Bier aus Lörrach. Lasser kennt in der Schweiz kaum ein Konsument, im Badischen jedoch ist der Familienbetrieb der dominierende Anbieter. Mit 50 000 Hektolitern im vergangenen Jahr produziert Lasser doppelt so viel Bier wie die frühere Liestaler Brauerei Ziegelhof («Ziegelhof» ist heute eine Marke von Heineken). 400 Restaurants werden beliefert, sagt Geschäftsführer Andreas Walter. Etwa neun Millionen Euro Umsatz macht Lasser pro Jahr, das jedoch auch mit Süssgetränken und im Automatengeschäft.

Dass man Lasser in Basel kaum kennt, obwohl der Betrieb gleich hinter der Grenze liegt, hat mit ebendieser zu tun.
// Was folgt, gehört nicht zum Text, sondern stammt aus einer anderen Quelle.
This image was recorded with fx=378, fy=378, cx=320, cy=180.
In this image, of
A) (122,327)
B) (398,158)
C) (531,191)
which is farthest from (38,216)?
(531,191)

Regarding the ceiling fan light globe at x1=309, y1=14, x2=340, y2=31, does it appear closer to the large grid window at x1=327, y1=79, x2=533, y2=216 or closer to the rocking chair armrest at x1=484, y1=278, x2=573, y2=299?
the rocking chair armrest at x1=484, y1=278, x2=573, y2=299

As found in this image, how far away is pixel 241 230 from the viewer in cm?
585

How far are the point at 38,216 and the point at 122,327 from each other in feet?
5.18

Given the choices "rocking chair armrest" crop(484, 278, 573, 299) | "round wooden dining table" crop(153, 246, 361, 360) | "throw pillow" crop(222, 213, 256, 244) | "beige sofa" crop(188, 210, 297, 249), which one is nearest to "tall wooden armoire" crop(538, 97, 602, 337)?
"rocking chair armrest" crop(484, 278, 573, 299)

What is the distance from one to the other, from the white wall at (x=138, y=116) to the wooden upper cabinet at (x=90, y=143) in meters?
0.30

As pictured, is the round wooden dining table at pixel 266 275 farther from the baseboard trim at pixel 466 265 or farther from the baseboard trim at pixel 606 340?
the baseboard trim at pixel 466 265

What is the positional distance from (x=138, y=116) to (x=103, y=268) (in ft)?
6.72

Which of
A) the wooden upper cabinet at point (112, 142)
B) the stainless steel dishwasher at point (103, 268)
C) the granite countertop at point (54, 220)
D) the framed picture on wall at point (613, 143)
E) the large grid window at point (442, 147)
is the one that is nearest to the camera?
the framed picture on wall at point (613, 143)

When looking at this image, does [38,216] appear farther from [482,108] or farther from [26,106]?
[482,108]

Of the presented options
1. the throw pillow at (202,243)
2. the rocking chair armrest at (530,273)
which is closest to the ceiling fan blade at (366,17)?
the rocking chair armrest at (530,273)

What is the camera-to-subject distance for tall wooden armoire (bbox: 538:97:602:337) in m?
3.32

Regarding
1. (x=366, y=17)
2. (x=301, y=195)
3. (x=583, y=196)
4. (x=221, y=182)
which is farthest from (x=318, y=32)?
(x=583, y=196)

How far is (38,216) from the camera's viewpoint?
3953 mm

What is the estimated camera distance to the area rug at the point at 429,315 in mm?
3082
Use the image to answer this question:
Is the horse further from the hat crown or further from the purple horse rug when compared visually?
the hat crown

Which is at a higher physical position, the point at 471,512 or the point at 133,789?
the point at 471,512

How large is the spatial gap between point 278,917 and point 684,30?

Nur wenige Regionalbiere werden ins Ausland exportiert. Die Zollformalitäten seien noch immer umständlich, sagt Walter. Das Deklarieren der Ausfuhr, das Nachzahlen der Biersteuer. Da im Badischen in den vergangenen Jahren einige Brauereien eingegangen seien, habe er im eigenen Land genug zu tun, sagt er. Die Schweiz? Vielleicht später.

Für die Basler lohnt sich der Export nicht, weil das Preisniveau in Deutschland tiefer ist. Lasser verkauft sein Fassbier zum Listenpreis von gut zwei Euro pro Liter. Für Unser Bier bezahlt der Beizer deutlich mehr als drei Franken, Ueli Bier dürfte ähnlich teuer sein.

Innerhalb des Landes funktioniert die Zusammenarbeit jedoch gut, wie das Beispiel mit Unser Bier und Falken zeigt. Und so entstehen schon auch mal regionale Biere, die man im Brauereiverzeichnis der Steuerverwaltung nicht findet. «Em Basler sy Bier» ist so eines. Dani Graber lässt es mit teilweise Basler Zutaten komplett bei Locher in Appenzell brauen. Wie viel Bier er 2010 verkauft hat, wissen wir nicht. Auf eine Anfrage der BaZ hat Graber nicht reagiert.

«Bier und Wir», Matthias Wiesmann, Verlag Hier + Jetzt, 180 Seiten. Richtpreis 48 Fr.